What needs to be done: Carry over every line from the one containing "From the picture, does" through the one containing "22672 millimetres", adding 123 to each coordinate and distance in the answers. Leave out the pictures.

Stored rows:
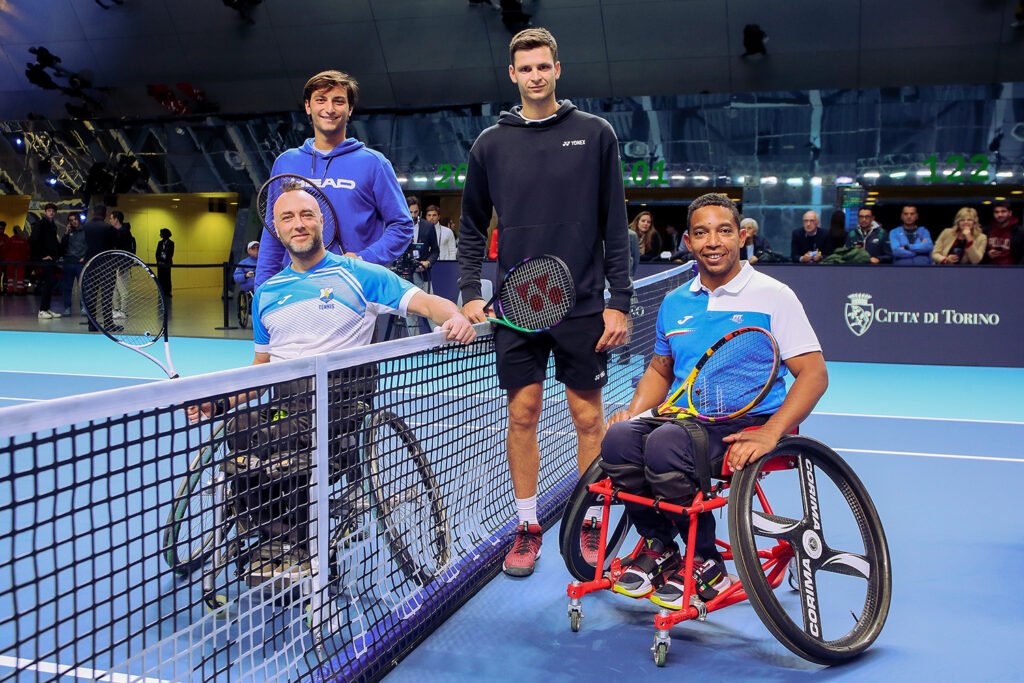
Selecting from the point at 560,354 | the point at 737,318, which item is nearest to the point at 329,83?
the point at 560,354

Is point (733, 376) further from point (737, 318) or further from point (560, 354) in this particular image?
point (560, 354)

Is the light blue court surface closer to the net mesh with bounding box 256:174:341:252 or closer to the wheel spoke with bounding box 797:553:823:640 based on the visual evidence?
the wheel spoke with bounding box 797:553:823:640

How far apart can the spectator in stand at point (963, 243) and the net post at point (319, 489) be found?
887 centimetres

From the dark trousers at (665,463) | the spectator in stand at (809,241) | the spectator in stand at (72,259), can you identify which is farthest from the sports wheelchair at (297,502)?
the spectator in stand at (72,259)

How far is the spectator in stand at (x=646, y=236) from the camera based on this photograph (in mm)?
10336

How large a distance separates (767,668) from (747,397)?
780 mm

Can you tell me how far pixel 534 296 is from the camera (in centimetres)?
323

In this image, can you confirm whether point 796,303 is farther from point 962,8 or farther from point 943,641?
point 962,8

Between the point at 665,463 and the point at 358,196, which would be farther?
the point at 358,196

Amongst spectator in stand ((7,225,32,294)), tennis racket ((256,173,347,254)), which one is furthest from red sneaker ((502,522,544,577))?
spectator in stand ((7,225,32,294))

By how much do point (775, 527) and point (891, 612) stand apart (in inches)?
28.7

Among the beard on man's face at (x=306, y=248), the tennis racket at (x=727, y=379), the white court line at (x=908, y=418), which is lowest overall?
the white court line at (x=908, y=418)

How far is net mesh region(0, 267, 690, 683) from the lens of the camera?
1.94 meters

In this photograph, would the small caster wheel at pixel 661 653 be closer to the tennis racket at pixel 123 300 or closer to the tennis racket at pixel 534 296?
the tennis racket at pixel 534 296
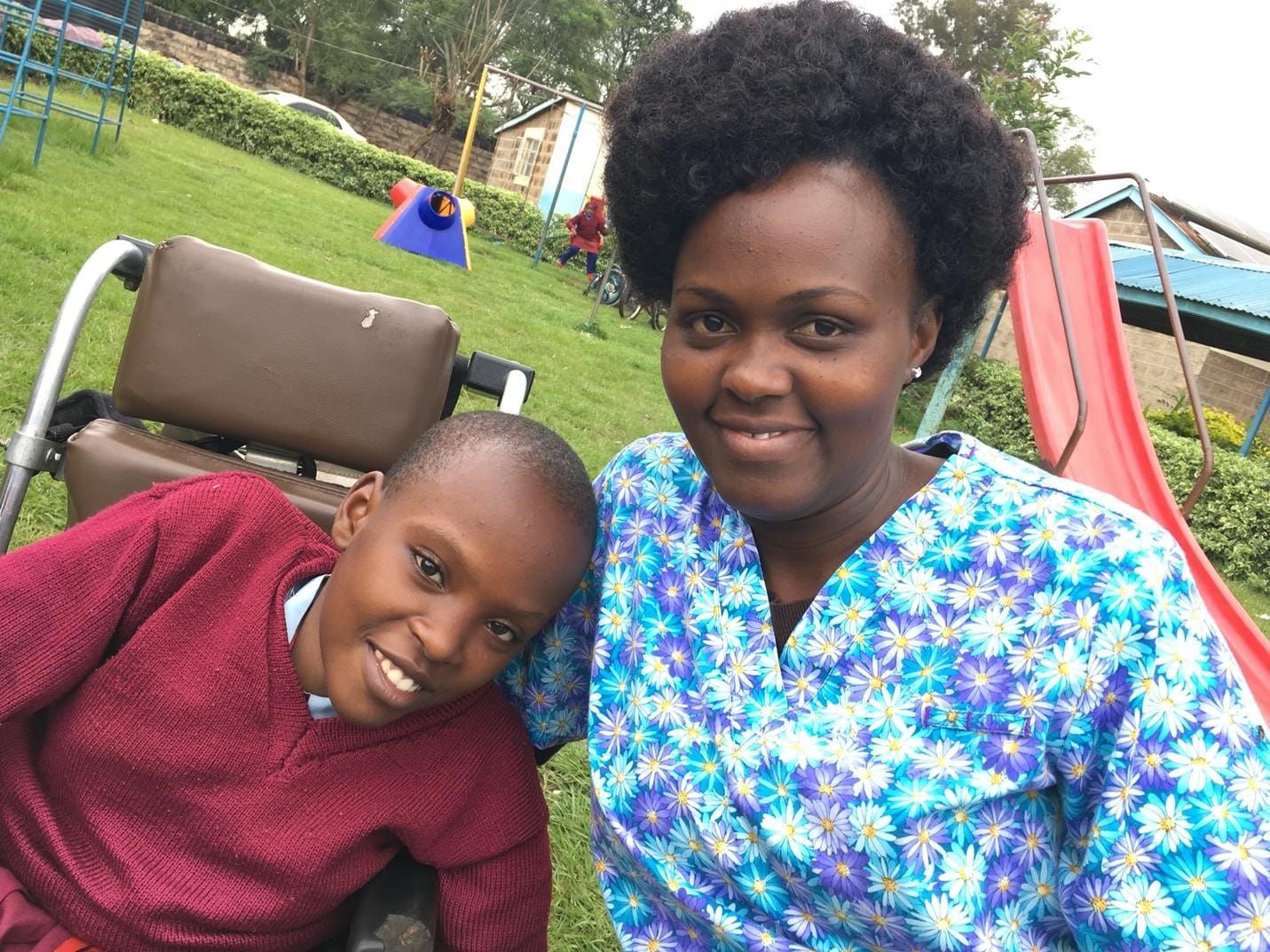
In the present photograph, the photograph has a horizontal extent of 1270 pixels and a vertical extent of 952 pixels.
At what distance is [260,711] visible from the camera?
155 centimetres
* * *
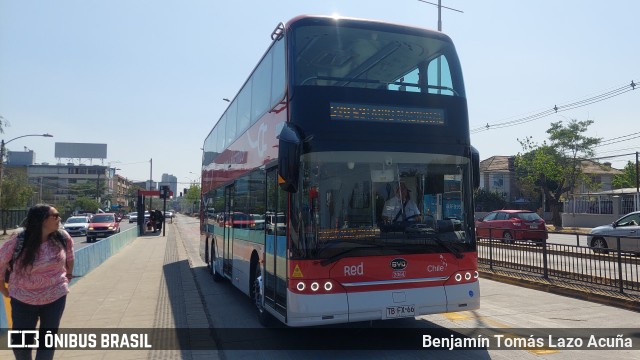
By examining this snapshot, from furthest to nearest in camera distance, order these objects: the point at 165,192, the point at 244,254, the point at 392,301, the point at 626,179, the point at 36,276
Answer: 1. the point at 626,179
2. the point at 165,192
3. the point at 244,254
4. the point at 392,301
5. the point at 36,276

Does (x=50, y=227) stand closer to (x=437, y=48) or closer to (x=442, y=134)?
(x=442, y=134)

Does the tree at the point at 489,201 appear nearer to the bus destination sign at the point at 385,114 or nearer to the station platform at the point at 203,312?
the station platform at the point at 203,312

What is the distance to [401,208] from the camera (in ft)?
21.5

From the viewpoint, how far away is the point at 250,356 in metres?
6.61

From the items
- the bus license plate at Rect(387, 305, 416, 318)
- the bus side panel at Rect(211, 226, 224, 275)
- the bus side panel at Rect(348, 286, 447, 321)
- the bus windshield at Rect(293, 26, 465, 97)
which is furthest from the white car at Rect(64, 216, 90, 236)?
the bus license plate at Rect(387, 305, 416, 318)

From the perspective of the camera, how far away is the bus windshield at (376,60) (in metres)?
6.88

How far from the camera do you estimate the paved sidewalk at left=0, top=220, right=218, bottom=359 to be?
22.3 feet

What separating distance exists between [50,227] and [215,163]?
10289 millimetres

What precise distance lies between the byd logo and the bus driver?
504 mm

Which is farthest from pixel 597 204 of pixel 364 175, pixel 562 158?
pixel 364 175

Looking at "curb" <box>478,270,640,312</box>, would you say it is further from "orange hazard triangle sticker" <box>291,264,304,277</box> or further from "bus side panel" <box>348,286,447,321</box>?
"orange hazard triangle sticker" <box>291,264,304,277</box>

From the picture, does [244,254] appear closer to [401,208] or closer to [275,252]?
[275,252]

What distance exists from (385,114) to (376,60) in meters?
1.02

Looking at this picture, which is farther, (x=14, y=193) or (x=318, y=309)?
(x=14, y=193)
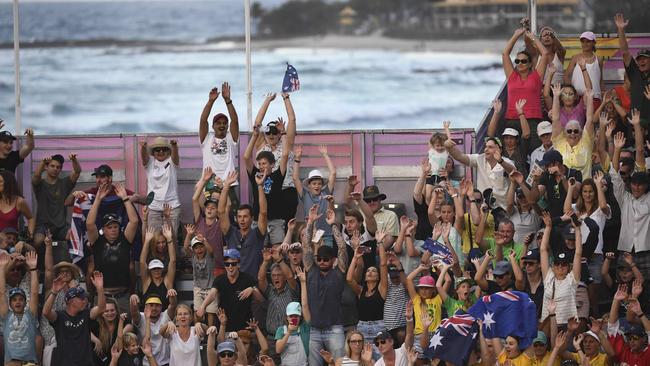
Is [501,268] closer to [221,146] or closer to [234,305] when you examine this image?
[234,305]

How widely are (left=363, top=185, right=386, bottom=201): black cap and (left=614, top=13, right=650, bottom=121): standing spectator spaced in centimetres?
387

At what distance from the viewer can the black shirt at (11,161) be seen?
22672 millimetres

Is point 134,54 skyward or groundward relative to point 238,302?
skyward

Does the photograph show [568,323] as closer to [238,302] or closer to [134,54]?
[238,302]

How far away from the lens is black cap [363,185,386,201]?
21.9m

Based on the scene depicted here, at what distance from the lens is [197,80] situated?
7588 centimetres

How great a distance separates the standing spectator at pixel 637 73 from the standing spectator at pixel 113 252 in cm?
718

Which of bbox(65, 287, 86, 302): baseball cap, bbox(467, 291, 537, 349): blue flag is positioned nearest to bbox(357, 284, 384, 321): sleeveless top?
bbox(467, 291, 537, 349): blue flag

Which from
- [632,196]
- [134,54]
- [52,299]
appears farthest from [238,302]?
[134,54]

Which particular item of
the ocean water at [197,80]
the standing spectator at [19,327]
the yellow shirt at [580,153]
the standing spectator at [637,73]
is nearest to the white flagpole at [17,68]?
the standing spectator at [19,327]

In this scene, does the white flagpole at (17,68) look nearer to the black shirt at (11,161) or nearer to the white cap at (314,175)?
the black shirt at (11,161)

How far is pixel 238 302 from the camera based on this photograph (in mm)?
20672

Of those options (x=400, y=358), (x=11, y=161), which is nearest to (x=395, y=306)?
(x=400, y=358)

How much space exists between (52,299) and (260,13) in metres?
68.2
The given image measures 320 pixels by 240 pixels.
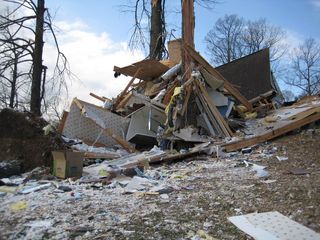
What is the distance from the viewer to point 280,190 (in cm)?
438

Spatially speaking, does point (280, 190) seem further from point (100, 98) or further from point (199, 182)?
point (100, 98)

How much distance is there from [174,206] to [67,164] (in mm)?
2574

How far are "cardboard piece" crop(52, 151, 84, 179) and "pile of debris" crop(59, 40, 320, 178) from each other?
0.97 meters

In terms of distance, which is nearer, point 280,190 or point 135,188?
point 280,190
==
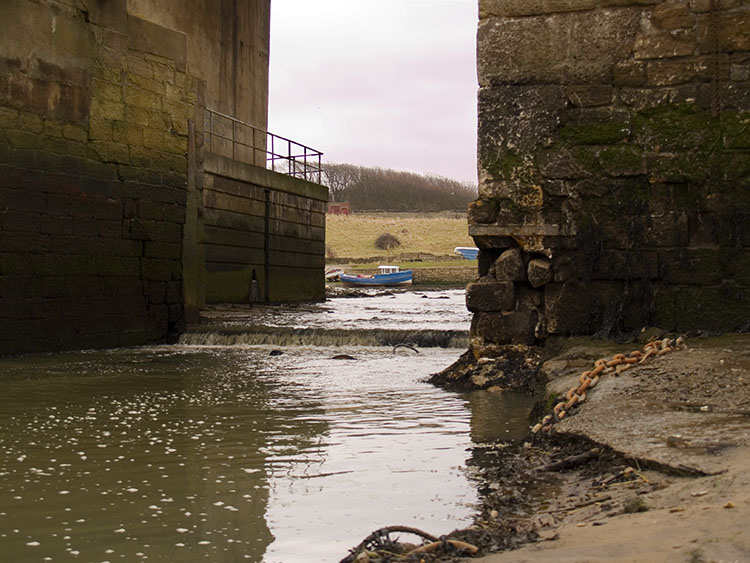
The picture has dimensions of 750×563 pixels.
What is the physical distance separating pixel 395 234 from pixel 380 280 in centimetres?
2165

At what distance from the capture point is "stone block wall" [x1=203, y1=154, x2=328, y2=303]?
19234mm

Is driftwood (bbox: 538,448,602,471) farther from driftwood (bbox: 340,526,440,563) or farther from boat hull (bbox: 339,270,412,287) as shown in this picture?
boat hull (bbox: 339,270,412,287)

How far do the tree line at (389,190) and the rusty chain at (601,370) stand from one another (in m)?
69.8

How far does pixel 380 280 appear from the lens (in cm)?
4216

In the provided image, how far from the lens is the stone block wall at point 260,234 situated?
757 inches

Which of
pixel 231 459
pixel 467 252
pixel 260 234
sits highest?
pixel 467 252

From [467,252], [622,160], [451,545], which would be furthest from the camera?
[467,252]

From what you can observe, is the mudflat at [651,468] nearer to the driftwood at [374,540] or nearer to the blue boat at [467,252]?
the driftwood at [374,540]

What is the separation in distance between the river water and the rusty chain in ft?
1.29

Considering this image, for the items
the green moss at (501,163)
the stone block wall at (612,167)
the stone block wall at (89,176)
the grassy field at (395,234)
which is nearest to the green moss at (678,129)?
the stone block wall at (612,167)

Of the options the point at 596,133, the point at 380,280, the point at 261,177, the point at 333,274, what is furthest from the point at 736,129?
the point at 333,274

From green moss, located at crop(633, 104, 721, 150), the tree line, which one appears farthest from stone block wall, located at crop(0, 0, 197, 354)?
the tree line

Correct result:
From the picture, does [244,254] appear closer to [401,208] or closer to [275,252]?
[398,375]

What distance exists from (385,114) to (376,60) in meters?
124.02

Looking at this picture, which is farther, (x=14, y=193) or (x=318, y=309)?
(x=137, y=316)
Is [501,268] closer to [221,146] or closer to [234,305] when you examine this image?
[357,428]

How widely are (left=363, top=185, right=386, bottom=201): black cap and (left=614, top=13, right=650, bottom=121): standing spectator spaced in centimetres?
510

At what distance from the viewer can the black shirt at (11,161) be seen?
22795 millimetres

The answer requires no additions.